# Problem
Return every record verbatim.

[Data records Boundary: Start]

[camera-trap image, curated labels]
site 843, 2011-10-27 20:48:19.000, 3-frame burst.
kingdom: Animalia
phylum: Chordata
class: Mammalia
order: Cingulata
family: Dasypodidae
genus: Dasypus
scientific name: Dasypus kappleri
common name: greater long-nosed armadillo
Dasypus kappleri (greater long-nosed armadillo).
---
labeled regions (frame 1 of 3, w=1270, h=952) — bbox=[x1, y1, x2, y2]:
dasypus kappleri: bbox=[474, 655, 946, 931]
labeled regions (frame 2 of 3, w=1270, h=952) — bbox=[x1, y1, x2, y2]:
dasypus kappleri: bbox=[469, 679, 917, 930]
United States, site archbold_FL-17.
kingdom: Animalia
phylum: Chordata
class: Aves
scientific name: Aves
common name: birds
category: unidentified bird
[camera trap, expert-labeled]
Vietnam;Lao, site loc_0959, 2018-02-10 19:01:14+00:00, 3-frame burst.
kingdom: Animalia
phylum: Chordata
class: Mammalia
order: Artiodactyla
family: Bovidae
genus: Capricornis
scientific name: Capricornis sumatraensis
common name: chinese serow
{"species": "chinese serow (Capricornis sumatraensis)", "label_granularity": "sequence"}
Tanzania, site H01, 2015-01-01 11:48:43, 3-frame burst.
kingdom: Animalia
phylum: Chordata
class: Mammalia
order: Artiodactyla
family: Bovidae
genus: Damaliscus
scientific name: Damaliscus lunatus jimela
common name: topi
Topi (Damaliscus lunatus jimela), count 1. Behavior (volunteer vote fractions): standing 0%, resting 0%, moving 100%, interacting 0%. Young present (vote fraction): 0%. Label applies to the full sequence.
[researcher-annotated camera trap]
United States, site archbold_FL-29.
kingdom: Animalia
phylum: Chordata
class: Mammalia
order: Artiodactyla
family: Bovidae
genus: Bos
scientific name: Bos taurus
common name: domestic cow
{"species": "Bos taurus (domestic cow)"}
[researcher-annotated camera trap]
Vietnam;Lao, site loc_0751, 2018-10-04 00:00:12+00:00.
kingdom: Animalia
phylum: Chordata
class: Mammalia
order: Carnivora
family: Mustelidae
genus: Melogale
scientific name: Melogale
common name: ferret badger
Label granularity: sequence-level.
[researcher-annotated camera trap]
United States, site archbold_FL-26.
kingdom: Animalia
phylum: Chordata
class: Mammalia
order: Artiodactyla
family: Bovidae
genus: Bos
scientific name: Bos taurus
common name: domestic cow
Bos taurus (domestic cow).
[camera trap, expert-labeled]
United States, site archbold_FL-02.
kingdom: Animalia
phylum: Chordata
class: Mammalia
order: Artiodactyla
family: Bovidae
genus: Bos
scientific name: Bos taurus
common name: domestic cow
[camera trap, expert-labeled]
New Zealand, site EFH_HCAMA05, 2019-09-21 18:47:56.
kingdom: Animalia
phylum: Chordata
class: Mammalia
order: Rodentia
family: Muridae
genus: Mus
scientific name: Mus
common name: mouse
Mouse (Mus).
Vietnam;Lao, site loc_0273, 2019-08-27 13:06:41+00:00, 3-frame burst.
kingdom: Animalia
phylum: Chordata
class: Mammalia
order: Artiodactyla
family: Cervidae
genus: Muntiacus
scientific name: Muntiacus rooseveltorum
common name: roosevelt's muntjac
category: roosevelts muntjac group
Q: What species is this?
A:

[Data records Boundary: End]

# Problem solution
[camera-trap image, curated labels]
site 843, 2011-10-27 20:48:19.000, 3-frame burst.
kingdom: Animalia
phylum: Chordata
class: Mammalia
order: Cingulata
family: Dasypodidae
genus: Dasypus
scientific name: Dasypus kappleri
common name: greater long-nosed armadillo
Dasypus kappleri (greater long-nosed armadillo).
---
labeled regions (frame 1 of 3, w=1270, h=952) — bbox=[x1, y1, x2, y2]:
dasypus kappleri: bbox=[474, 655, 946, 931]
labeled regions (frame 2 of 3, w=1270, h=952) — bbox=[x1, y1, x2, y2]:
dasypus kappleri: bbox=[469, 679, 917, 930]
United States, site archbold_FL-17.
kingdom: Animalia
phylum: Chordata
class: Aves
scientific name: Aves
common name: birds
category: unidentified bird
[camera trap, expert-labeled]
Vietnam;Lao, site loc_0959, 2018-02-10 19:01:14+00:00, 3-frame burst.
kingdom: Animalia
phylum: Chordata
class: Mammalia
order: Artiodactyla
family: Bovidae
genus: Capricornis
scientific name: Capricornis sumatraensis
common name: chinese serow
{"species": "chinese serow (Capricornis sumatraensis)", "label_granularity": "sequence"}
Tanzania, site H01, 2015-01-01 11:48:43, 3-frame burst.
kingdom: Animalia
phylum: Chordata
class: Mammalia
order: Artiodactyla
family: Bovidae
genus: Damaliscus
scientific name: Damaliscus lunatus jimela
common name: topi
Topi (Damaliscus lunatus jimela), count 1. Behavior (volunteer vote fractions): standing 0%, resting 0%, moving 100%, interacting 0%. Young present (vote fraction): 0%. Label applies to the full sequence.
[researcher-annotated camera trap]
United States, site archbold_FL-29.
kingdom: Animalia
phylum: Chordata
class: Mammalia
order: Artiodactyla
family: Bovidae
genus: Bos
scientific name: Bos taurus
common name: domestic cow
{"species": "Bos taurus (domestic cow)"}
[researcher-annotated camera trap]
Vietnam;Lao, site loc_0751, 2018-10-04 00:00:12+00:00.
kingdom: Animalia
phylum: Chordata
class: Mammalia
order: Carnivora
family: Mustelidae
genus: Melogale
scientific name: Melogale
common name: ferret badger
Label granularity: sequence-level.
[researcher-annotated camera trap]
United States, site archbold_FL-26.
kingdom: Animalia
phylum: Chordata
class: Mammalia
order: Artiodactyla
family: Bovidae
genus: Bos
scientific name: Bos taurus
common name: domestic cow
Bos taurus (domestic cow).
[camera trap, expert-labeled]
United States, site archbold_FL-02.
kingdom: Animalia
phylum: Chordata
class: Mammalia
order: Artiodactyla
family: Bovidae
genus: Bos
scientific name: Bos taurus
common name: domestic cow
[camera trap, expert-labeled]
New Zealand, site EFH_HCAMA05, 2019-09-21 18:47:56.
kingdom: Animalia
phylum: Chordata
class: Mammalia
order: Rodentia
family: Muridae
genus: Mus
scientific name: Mus
common name: mouse
Mouse (Mus).
Vietnam;Lao, site loc_0273, 2019-08-27 13:06:41+00:00, 3-frame burst.
kingdom: Animalia
phylum: Chordata
class: Mammalia
order: Artiodactyla
family: Cervidae
genus: Muntiacus
scientific name: Muntiacus rooseveltorum
common name: roosevelt's muntjac
category: roosevelts muntjac group
Q: What species is this?
A:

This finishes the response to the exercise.